Noninterest Income. Total noninterest income decreased 88.3% for the third quarter of 2009 compared to the third quarter of 2008. This decrease was primarily due to the write-down of $7.4 million of the Companys pooled trust preferred securities during the third quarter of 2009. Service fees on deposit accounts decreased $.1 million primarily due to decreased fees associated with the overdraft honors program. The BOLI investment increased $1.2 million to a gain of $.8 million from a loss of $.4 million for the third quarter of 2008 primarily due to the increase in the market value of the underlying investments associated with the insurance policies that are tied to the
29
Companys deferred compensation plans. Net gains on loans held for sale increased $.2 million primarily due to increased sales of loans held for sale in the secondary market. Other income decreased $.2 million primarily due to the Company writing down the fair value of a property held in other real estate.
Noninterest Expense. Total noninterest expense increased 18.4% for the third quarter of 2009 compared to the third quarter of 2008. Salaries and employee benefits increased $1.5 million primarily due to an increase in the market value of the underlying investments associated with the insurance policies that are tied to the Companys deferred compensation plans. Prepaid solutions card expense increased $.2 million primarily due to increased revenue share expense. Occupancy expense decreased $.1 million primarily due to reduced utilities expense. Advertising and promotions expense decreased $.4 million primarily due to the Company reducing its use of an advertising agency and reduced newspaper advertising. Professional fees expense increased $.6 million primarily due to increased costs related to Bank Secrecy compliance and other compliance related matters, as well as commercial lending matters. These increases were partially offset by reduced legal costs for Prepaid Solutions. FDIC assessments increased $.5 million due to several factors, including increased assessments issued by the FDIC in support of the deposit insurance fund as well as the Temporary Liquidity Guarantee Program, the Companys participation in the FDICs Transaction Account Guarantee Program, the Prepaid Solutions deposits becoming eligible for FDIC Insurance and the use of a credit balance the Company had with the FDIC in prior years. The Company anticipates additional special assessments which could continue to negatively impact noninterest expense. Loan expense increased $.3 million primarily due to real estate taxes paid for several commercial accounts.

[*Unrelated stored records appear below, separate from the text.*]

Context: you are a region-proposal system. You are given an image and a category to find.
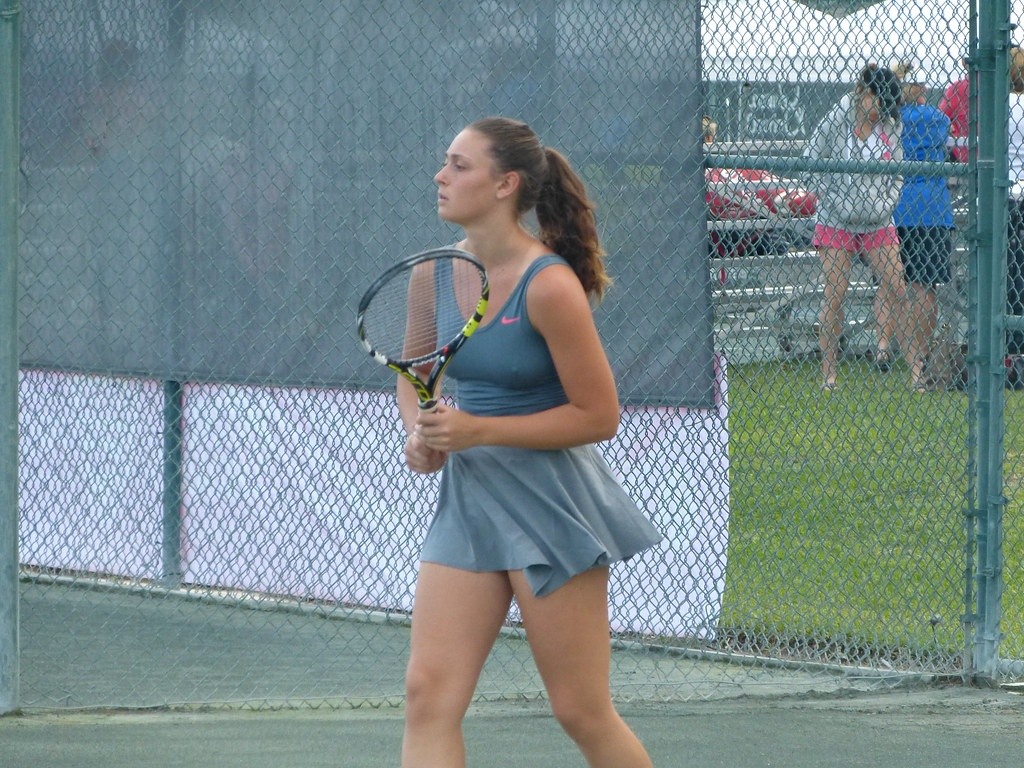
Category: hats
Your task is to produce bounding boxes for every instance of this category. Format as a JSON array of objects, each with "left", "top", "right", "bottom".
[{"left": 869, "top": 69, "right": 901, "bottom": 118}]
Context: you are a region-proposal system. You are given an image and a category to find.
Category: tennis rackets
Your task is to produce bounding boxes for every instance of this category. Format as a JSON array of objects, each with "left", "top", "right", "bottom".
[{"left": 356, "top": 248, "right": 490, "bottom": 428}]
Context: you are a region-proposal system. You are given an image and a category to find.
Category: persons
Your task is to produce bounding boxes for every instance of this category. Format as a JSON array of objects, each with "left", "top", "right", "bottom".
[
  {"left": 395, "top": 117, "right": 665, "bottom": 768},
  {"left": 803, "top": 48, "right": 1024, "bottom": 394},
  {"left": 701, "top": 119, "right": 717, "bottom": 142}
]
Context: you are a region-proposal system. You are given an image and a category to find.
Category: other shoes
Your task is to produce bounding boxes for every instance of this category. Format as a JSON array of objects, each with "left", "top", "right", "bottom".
[
  {"left": 824, "top": 376, "right": 839, "bottom": 391},
  {"left": 911, "top": 379, "right": 927, "bottom": 395},
  {"left": 874, "top": 349, "right": 889, "bottom": 371}
]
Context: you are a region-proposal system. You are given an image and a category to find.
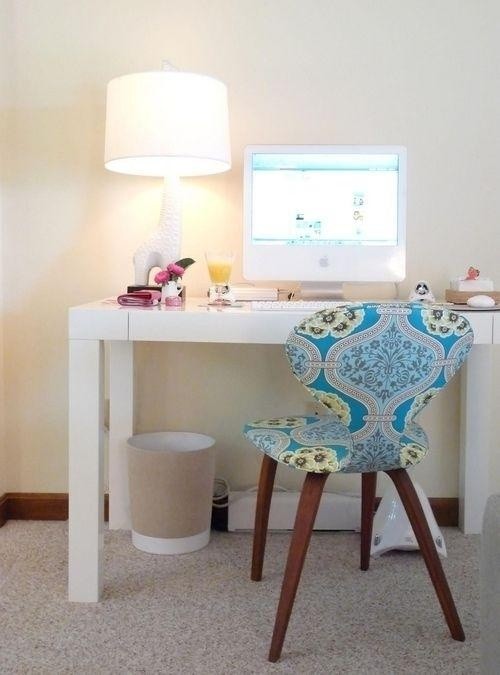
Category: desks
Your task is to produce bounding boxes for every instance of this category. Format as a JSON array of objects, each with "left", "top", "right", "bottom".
[{"left": 64, "top": 296, "right": 500, "bottom": 604}]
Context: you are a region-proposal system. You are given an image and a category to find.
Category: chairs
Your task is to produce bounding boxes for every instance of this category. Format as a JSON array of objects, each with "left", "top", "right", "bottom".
[{"left": 243, "top": 303, "right": 475, "bottom": 665}]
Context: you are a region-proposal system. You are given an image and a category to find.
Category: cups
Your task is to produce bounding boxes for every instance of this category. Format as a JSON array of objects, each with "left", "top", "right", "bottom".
[
  {"left": 206, "top": 251, "right": 236, "bottom": 284},
  {"left": 161, "top": 280, "right": 183, "bottom": 303}
]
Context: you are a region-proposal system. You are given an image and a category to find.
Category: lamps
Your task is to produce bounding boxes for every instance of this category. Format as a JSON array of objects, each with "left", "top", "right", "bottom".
[{"left": 101, "top": 67, "right": 236, "bottom": 299}]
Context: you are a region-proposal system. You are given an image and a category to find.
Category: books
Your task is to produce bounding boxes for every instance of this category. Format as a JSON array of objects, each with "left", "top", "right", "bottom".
[{"left": 231, "top": 289, "right": 280, "bottom": 302}]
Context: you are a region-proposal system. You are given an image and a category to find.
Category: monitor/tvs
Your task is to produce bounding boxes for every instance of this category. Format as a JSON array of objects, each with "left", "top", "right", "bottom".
[{"left": 243, "top": 144, "right": 408, "bottom": 299}]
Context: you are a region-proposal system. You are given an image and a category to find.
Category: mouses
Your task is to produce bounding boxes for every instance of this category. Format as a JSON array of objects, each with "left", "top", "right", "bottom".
[{"left": 467, "top": 294, "right": 495, "bottom": 308}]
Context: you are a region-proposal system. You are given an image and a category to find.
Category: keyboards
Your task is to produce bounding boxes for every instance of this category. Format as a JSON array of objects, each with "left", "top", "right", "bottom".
[{"left": 250, "top": 300, "right": 360, "bottom": 310}]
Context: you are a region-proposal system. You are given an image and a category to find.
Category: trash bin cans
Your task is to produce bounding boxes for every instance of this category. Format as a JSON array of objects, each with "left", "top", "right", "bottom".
[{"left": 126, "top": 431, "right": 216, "bottom": 555}]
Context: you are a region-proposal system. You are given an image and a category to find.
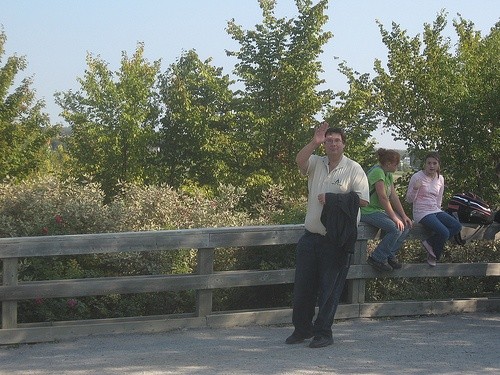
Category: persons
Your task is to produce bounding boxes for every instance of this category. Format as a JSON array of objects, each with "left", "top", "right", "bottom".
[
  {"left": 359, "top": 148, "right": 413, "bottom": 273},
  {"left": 404, "top": 156, "right": 462, "bottom": 266},
  {"left": 286, "top": 123, "right": 370, "bottom": 348}
]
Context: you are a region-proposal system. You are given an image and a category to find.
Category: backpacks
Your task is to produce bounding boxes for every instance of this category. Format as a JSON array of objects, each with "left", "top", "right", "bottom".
[{"left": 447, "top": 192, "right": 494, "bottom": 246}]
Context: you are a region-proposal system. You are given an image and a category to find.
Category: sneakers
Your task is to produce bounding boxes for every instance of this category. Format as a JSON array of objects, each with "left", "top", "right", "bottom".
[
  {"left": 387, "top": 259, "right": 404, "bottom": 269},
  {"left": 309, "top": 333, "right": 333, "bottom": 348},
  {"left": 422, "top": 240, "right": 437, "bottom": 259},
  {"left": 367, "top": 256, "right": 392, "bottom": 273},
  {"left": 425, "top": 253, "right": 437, "bottom": 266},
  {"left": 286, "top": 325, "right": 315, "bottom": 344}
]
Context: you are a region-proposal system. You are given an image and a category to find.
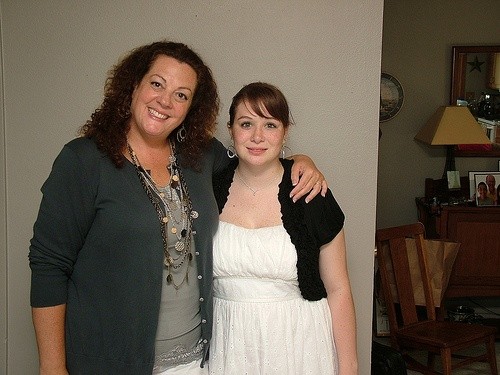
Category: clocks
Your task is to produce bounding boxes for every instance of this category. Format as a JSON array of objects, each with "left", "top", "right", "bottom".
[{"left": 380, "top": 71, "right": 405, "bottom": 123}]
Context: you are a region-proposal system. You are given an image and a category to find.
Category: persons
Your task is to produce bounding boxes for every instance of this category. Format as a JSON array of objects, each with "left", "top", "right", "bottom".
[
  {"left": 477, "top": 182, "right": 493, "bottom": 206},
  {"left": 27, "top": 41, "right": 326, "bottom": 375},
  {"left": 497, "top": 184, "right": 500, "bottom": 206},
  {"left": 486, "top": 175, "right": 498, "bottom": 205},
  {"left": 208, "top": 80, "right": 360, "bottom": 375}
]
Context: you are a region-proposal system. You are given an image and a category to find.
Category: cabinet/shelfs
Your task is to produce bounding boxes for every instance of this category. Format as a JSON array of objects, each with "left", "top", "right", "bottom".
[{"left": 415, "top": 197, "right": 500, "bottom": 298}]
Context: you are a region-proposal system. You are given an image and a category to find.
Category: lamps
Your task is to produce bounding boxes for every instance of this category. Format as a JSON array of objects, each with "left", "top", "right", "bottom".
[{"left": 415, "top": 105, "right": 492, "bottom": 192}]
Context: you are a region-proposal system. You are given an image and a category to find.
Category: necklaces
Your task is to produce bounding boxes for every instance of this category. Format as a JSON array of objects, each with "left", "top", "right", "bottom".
[
  {"left": 125, "top": 140, "right": 201, "bottom": 291},
  {"left": 235, "top": 162, "right": 284, "bottom": 196}
]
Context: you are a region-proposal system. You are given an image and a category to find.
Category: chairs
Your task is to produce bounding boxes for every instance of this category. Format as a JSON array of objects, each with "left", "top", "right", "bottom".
[{"left": 373, "top": 222, "right": 498, "bottom": 375}]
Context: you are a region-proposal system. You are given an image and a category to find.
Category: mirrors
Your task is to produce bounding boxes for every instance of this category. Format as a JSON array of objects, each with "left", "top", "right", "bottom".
[{"left": 450, "top": 45, "right": 500, "bottom": 157}]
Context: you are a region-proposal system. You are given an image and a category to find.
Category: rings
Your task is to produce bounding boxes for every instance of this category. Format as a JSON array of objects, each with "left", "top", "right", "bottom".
[{"left": 314, "top": 182, "right": 322, "bottom": 185}]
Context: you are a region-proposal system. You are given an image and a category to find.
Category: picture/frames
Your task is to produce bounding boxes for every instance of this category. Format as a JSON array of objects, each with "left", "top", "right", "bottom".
[
  {"left": 468, "top": 171, "right": 500, "bottom": 200},
  {"left": 474, "top": 173, "right": 500, "bottom": 208}
]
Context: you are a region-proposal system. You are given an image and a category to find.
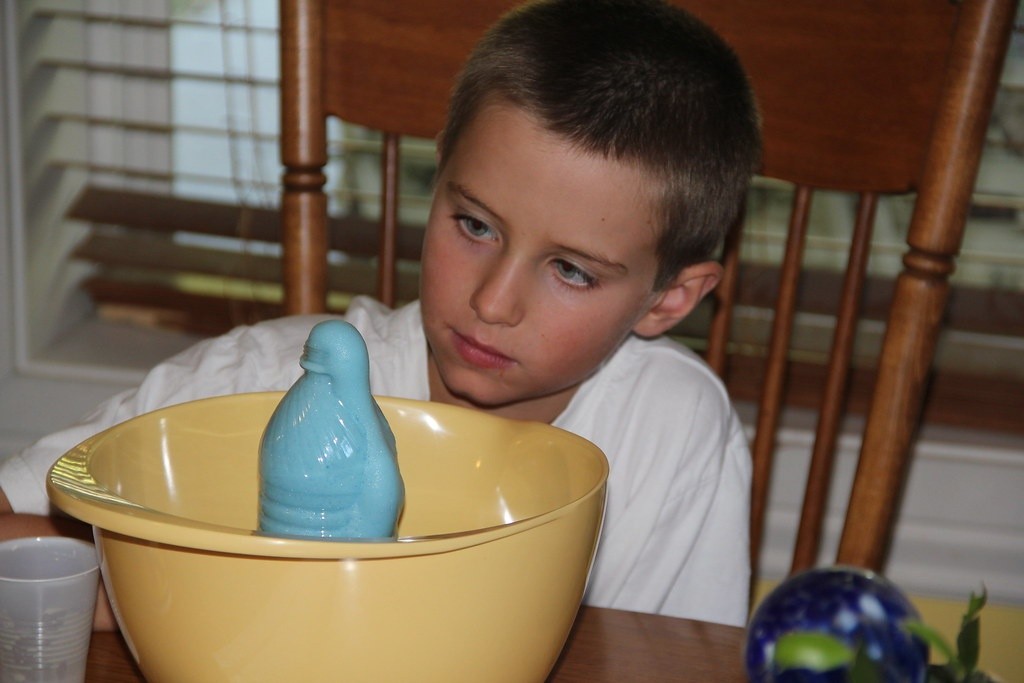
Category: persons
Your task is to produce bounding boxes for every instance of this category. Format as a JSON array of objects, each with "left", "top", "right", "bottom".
[{"left": 2, "top": 0, "right": 754, "bottom": 629}]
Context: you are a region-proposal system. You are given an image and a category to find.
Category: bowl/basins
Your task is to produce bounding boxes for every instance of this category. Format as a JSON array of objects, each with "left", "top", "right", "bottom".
[{"left": 45, "top": 391, "right": 612, "bottom": 683}]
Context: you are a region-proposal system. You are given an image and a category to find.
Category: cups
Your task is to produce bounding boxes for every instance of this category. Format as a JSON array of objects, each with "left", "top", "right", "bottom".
[{"left": 0, "top": 535, "right": 99, "bottom": 683}]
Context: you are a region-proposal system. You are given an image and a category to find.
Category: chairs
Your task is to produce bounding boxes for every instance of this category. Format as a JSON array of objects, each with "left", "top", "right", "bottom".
[{"left": 277, "top": 0, "right": 1016, "bottom": 622}]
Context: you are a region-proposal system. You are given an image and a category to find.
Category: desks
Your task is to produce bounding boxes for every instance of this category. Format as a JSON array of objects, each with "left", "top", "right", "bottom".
[{"left": 91, "top": 603, "right": 757, "bottom": 682}]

Income Taxes. Income tax expense decreased for the third quarter of 2009 compared to the third quarter of 2008, as the Company recorded a benefit during the third quarter of 2009 due to the pre-tax net loss. The effective tax rates for the third quarter of 2009 and 2008 were (64.2%) and 1.6%.
ITEM 3. QUANTITATIVE AND QUALITATIVE DISCLOSURES ABOUT MARKET RISK
The Company attempts to maintain a conservative posture with regard to interest rate risk by actively managing its asset/liability GAP position and monitoring the direction and magnitude of gaps and risk. The Company attempts to moderate the effects of changes in interest rates by adjusting its asset and liability mix to achieve desired relationships between rate sensitive assets and rate sensitive liabilities. Rate sensitive assets and liabilities are those instruments that reprice within a given time period. An asset or liability reprices when its interest rate is subject to change or upon maturity.
Movements in general market interest rates are a key element in changes in the net interest margin. The Companys policy is to manage its balance sheet so that fluctuations in the net interest margin are minimized regardless of the level of interest rates, although the net interest margin does vary somewhat due to managements response to increasing competition from other financial institutions.
The Company measures interest rate sensitivity through a net interest income analysis. The net interest income analysis measures the change in net interest income in the event of hypothetical changes in interest rates. This analysis assesses the risk of changes in net interest income in the event of a sudden and sustained 100 to 200 basis point increase or decrease in market interest rates. This analysis is subject to certain assumptions made by the Company, including the following:
· Balance sheet volume reflects the current balances and does not project future growth or changes. This establishes the base case from which all percentage changes are calculated.
· The replacement rate for loan and deposit items that mature is the current rate offered by the Company as adjusted for the assumed rate increase or decrease. The replacement rate for securities is the current market rate as adjusted for the assumed rate increase or decrease.
· The repricing rate for balance sheet data is determined by utilizing individual account statistics provided by the Companys data processing systems.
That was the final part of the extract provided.